The majority opinion was unsigned, but Ross Guberman, an authority on legal writing and author of "Point Taken: How to Write Like the World's Best Judges," said he suspected that its principal author was the newest justice.

"My money is on Justice Barrett," Guberman said, pointing to word choices that echoed her opinions on the 7th U.S. Circuit Court of Appeals. Among them, he said, was "the concession that justices 'are not public health experts,' " and "the taste for 'And,' 'But,' and 'show.' "

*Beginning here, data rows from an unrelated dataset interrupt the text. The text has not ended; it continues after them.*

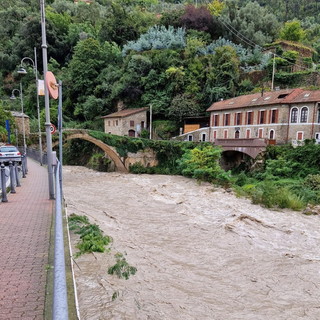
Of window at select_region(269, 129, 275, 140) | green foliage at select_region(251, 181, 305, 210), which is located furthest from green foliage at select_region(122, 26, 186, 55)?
green foliage at select_region(251, 181, 305, 210)

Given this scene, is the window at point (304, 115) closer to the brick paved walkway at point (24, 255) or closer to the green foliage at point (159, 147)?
the green foliage at point (159, 147)

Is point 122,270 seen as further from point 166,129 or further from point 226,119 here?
point 166,129

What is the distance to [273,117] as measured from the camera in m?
29.2

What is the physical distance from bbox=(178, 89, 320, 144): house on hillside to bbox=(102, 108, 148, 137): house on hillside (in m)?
10.8

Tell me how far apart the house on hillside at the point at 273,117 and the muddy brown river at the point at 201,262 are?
44.7 ft

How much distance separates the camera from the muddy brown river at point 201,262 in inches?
259

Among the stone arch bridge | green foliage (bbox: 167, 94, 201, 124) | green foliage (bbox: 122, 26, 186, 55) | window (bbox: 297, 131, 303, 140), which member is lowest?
the stone arch bridge

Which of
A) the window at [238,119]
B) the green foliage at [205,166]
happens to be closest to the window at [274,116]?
the window at [238,119]

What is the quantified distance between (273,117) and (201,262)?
23614mm

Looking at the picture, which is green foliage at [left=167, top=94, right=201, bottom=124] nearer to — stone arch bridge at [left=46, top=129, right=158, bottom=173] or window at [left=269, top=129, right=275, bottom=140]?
stone arch bridge at [left=46, top=129, right=158, bottom=173]

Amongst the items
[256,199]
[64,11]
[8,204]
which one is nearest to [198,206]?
[256,199]

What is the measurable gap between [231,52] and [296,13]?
5472 centimetres

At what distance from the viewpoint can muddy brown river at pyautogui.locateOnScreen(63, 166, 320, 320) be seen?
6570mm

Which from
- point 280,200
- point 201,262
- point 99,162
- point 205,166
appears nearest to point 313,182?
point 280,200
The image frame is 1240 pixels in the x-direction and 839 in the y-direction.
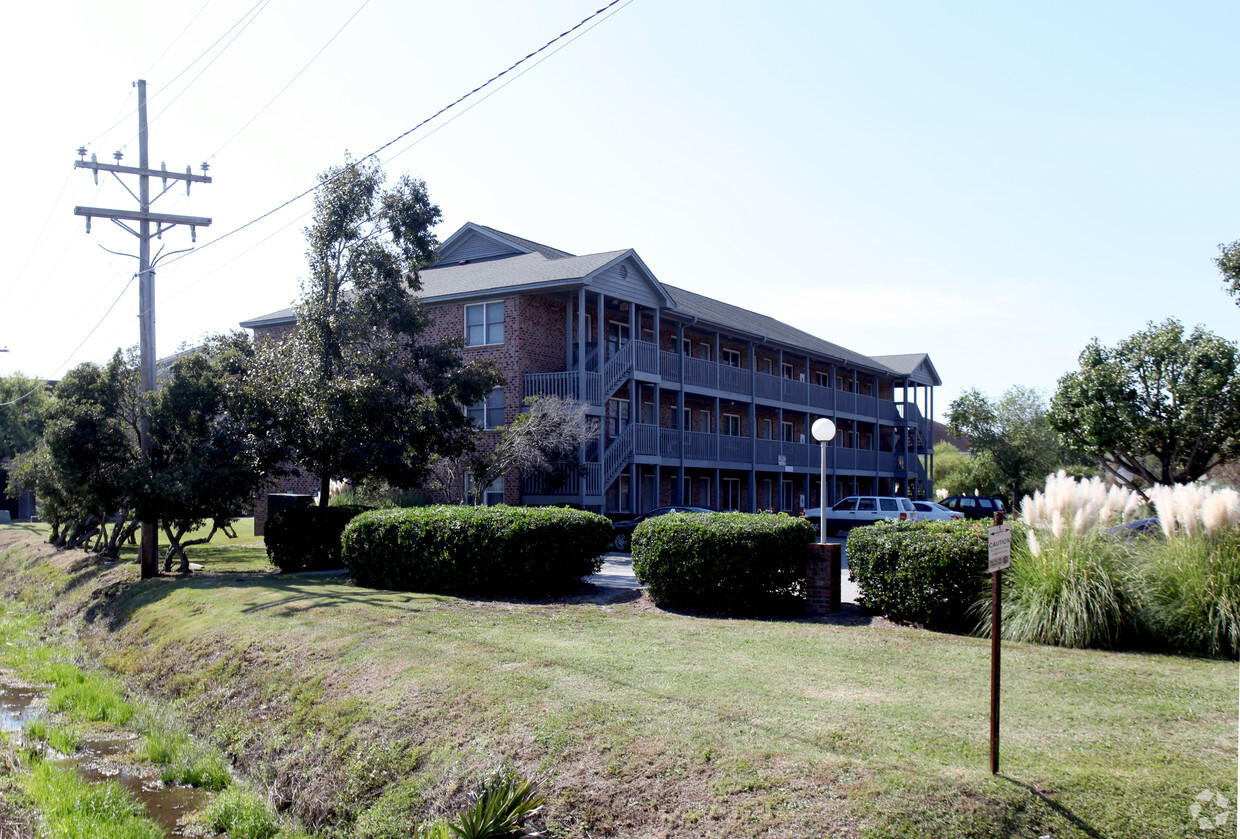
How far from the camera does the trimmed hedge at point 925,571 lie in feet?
35.0

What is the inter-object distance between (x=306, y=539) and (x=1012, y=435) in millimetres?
40370

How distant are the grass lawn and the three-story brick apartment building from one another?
1583 centimetres

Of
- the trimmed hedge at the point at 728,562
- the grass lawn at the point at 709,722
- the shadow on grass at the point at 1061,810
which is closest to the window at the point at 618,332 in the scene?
the trimmed hedge at the point at 728,562

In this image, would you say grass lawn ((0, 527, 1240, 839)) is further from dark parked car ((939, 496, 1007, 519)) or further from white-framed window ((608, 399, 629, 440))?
dark parked car ((939, 496, 1007, 519))

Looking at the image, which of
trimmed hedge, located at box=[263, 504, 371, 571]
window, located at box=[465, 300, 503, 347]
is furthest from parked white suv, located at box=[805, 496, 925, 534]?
trimmed hedge, located at box=[263, 504, 371, 571]

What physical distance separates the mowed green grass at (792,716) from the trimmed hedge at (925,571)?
0.39 m

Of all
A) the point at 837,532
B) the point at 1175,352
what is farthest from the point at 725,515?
the point at 1175,352

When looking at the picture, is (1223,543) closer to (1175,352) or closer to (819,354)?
(1175,352)

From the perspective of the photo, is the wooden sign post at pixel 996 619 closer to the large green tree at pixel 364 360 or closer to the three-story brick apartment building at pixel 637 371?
the large green tree at pixel 364 360

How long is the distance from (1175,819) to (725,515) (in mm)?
8172

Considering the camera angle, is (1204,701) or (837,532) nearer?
(1204,701)

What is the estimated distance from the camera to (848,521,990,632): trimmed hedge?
10.7m

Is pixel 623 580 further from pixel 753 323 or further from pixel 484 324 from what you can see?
pixel 753 323

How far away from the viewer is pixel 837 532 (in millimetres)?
27422
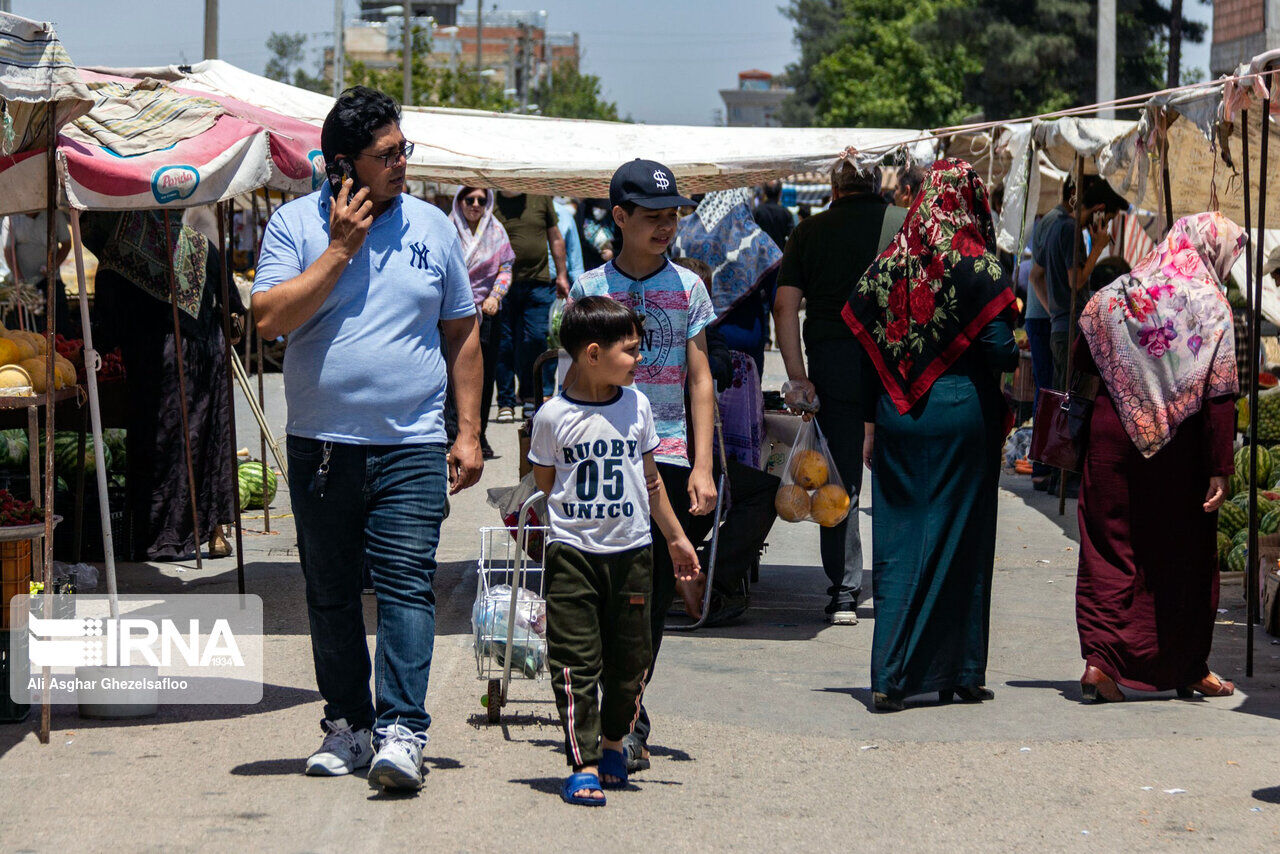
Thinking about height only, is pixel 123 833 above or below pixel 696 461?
below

The unsigned opinion was mild and measured, which is also characteristic of Barrett's judicial work. It took issue with what it said were Cuomo's unduly harsh restrictions, which had been challenged by, among others, the Roman Catholic Diocese of Brooklyn and two synagogues, the latter of which had argued that Cuomo had "singled out a particular religion for blame and retribution for an uptick in a societywide pandemic."

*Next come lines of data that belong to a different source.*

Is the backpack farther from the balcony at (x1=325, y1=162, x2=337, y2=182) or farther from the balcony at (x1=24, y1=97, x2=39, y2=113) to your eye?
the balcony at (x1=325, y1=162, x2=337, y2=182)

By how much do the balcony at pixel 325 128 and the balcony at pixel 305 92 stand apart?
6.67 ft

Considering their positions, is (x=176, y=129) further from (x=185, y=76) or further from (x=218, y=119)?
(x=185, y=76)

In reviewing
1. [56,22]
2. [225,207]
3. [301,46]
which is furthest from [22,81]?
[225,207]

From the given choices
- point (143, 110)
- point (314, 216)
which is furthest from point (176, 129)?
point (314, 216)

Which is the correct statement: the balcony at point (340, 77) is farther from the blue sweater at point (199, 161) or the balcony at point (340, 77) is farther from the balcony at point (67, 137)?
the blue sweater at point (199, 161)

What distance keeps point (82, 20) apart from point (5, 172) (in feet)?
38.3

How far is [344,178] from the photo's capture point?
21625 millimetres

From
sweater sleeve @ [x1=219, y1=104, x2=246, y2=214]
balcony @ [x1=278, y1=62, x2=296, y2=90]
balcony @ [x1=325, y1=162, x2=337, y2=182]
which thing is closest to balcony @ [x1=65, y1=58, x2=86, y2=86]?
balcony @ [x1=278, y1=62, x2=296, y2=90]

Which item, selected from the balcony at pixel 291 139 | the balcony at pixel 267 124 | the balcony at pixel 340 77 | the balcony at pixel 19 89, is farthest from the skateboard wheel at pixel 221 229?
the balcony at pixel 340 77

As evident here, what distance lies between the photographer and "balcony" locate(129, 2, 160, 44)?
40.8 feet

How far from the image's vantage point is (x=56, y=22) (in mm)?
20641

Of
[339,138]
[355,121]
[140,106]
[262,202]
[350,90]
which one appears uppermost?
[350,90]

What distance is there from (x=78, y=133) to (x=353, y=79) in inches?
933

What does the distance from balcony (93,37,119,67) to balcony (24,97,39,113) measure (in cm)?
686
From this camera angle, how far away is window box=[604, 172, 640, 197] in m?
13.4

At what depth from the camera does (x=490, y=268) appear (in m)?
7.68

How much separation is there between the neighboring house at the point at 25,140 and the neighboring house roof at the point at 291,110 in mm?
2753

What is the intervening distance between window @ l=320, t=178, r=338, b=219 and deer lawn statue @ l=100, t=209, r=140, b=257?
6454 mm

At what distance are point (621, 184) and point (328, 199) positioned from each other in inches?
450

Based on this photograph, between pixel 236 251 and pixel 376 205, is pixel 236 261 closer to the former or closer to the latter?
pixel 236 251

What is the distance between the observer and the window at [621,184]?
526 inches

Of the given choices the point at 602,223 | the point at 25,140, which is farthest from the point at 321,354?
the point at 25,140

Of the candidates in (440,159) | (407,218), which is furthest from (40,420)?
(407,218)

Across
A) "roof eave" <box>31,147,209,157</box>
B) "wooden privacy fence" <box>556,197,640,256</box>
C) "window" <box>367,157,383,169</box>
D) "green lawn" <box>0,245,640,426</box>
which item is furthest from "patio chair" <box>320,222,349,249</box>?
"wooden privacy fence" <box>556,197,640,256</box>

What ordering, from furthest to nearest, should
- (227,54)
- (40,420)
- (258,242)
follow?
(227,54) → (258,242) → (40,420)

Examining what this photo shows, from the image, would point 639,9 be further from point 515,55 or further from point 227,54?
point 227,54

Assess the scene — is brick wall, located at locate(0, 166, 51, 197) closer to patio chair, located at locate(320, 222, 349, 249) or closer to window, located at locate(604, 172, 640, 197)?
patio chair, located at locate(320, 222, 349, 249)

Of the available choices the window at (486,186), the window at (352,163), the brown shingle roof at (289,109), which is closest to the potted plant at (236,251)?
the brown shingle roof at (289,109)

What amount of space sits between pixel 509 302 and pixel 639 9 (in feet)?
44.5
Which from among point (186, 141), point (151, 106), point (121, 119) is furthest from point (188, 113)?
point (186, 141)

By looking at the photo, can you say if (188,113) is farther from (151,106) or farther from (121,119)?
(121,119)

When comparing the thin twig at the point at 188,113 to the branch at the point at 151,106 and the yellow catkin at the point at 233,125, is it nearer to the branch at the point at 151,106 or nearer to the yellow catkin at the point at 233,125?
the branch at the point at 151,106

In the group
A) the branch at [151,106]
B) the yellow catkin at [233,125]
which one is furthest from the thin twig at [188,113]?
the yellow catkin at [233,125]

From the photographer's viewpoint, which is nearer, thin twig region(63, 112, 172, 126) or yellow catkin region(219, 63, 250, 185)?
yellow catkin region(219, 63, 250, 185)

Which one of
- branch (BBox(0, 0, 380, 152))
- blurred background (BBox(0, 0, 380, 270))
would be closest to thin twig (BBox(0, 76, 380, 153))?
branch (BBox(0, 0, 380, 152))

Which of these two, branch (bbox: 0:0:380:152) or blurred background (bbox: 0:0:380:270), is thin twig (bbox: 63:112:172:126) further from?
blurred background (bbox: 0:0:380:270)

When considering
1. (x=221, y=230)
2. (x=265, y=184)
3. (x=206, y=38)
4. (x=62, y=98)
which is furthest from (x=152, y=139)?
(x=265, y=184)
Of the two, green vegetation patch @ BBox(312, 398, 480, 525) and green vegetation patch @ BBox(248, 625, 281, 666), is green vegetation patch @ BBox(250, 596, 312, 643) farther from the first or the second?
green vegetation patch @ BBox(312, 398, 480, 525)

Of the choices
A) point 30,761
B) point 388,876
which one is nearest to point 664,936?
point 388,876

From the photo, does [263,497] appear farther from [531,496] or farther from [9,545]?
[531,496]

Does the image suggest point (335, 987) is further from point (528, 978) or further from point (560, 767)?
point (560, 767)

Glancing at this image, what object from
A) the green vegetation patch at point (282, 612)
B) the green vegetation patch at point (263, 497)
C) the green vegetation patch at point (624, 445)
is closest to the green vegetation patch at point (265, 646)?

The majority opinion said less restrictive measures would work.

"Among other things, the maximum attendance at a religious service could be tied to the size of the church or synagogue," the opinion said. "It is hard to believe that admitting more than 10 people to a 1,000-seat church or 400-seat synagogue would create a more serious health risk than the many other activities that the state allows."

The opinion said the state had treated secular businesses more favorably than houses of worship.

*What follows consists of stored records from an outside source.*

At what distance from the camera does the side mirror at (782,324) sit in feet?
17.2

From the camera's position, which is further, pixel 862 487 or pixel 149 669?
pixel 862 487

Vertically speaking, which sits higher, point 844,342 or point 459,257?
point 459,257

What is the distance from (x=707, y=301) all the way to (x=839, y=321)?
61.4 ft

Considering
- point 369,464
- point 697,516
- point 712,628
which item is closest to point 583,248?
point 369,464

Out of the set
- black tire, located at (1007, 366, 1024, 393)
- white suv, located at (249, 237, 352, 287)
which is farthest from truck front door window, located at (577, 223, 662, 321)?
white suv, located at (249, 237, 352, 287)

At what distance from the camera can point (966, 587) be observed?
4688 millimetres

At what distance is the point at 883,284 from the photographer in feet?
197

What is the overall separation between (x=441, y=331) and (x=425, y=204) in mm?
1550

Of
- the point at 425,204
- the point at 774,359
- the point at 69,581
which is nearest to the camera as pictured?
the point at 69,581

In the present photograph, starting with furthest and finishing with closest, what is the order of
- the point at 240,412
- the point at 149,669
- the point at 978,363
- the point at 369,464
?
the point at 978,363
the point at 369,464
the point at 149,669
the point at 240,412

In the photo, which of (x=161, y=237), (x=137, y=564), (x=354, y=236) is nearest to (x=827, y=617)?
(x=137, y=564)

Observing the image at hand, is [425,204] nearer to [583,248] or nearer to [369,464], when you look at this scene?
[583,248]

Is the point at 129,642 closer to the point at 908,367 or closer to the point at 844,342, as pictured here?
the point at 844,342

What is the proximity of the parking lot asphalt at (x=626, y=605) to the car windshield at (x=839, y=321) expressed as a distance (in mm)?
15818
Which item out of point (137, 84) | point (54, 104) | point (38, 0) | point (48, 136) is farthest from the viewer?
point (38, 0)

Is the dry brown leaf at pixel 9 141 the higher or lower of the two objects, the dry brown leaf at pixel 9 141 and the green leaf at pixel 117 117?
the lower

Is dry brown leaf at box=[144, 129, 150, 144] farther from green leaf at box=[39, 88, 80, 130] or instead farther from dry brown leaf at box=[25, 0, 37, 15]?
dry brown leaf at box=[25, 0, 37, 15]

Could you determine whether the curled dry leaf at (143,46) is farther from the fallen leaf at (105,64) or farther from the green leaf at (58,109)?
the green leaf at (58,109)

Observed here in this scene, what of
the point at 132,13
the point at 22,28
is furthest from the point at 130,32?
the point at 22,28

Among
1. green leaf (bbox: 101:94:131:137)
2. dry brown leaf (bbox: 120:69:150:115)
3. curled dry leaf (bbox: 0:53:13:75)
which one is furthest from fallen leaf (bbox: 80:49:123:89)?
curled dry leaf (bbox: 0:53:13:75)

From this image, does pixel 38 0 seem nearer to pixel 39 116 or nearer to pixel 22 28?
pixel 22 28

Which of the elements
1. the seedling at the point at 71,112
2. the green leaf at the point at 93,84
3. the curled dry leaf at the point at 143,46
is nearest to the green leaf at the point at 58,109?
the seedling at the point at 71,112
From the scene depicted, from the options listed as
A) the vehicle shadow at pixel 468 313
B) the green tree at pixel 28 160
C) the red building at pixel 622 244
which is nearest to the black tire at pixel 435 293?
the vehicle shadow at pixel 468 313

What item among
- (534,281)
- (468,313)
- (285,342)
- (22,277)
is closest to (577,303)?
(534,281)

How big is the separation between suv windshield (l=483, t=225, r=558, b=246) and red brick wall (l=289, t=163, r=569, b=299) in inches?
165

"The list of 'essential' businesses includes things such as acupuncture facilities, camp grounds, garages, as well as many whose services are not limited to those that can be regarded as essential, such as all plants manufacturing chemicals and microelectronics and all transportation facilities," the opinion said.

The most notable signed opinion came from Justice Neil Gorsuch, Trump's first appointee. His concurrence was bitter, slashing and triumphant, and it took aim at Roberts, whose concurring opinion in the California case in May had been relied on by courts around the nation to assess the constitutionality of restrictions prompted by the pandemic.

The chief justice's basic point was that government officials, in consultation with scientific experts, were better positioned than judges to make determinations about public health. But Gorsuch wrote that the opinion, in South Bay Pentecostal Church v. Newsom, was worthless.

"Even if the Constitution has taken a holiday during this pandemic, it cannot become a sabbatical," he wrote. "Rather than apply a nonbinding and expired concurrence from South Bay, courts must resume applying the Free Exercise Clause. Today, a majority of the court makes this plain."

"We may not shelter in place when the Constitution is under attack," Gorsuch wrote. "Things never go well when we do."

Roberts responded, in a tone suggesting that his patience was being tested, that there was no need to act because Cuomo had, for the time being, lifted the restrictions.

"Numerical capacity limits of 10 and 25 people, depending on the applicable zone, do seem unduly restrictive," he wrote. "And it may well be that such restrictions violate the Free Exercise Clause. It is not necessary, however, for us to rule on that serious and difficult question at this time."

The court's three liberal members were to varying degrees prepared to support the restrictions. Roberts made a point of defending his colleagues from Gorsuch's attacks, saying they were operating in good faith.

"To be clear," the chief justice wrote, quoting from Gorsuch's concurring opinion, "I do not regard my dissenting colleagues as 'cutting the Constitution loose during a pandemic,' yielding to 'a particular judicial impulse to stay out of the way in times of crisis,' or 'sheltering in place when the Constitution is under attack.' They simply view the matter differently after careful study and analysis reflecting their best efforts to fulfill their responsibility under the Constitution."

In a separate dissent, Justice Sonia Sotomayor, joined by Justice Elena Kagan, said the majority was being reckless. "Justices of this court play a deadly game," she wrote, "in second-guessing the expert judgment of health officials about the environments in which a contagious virus, now infecting a million Americans each week, spreads most easily."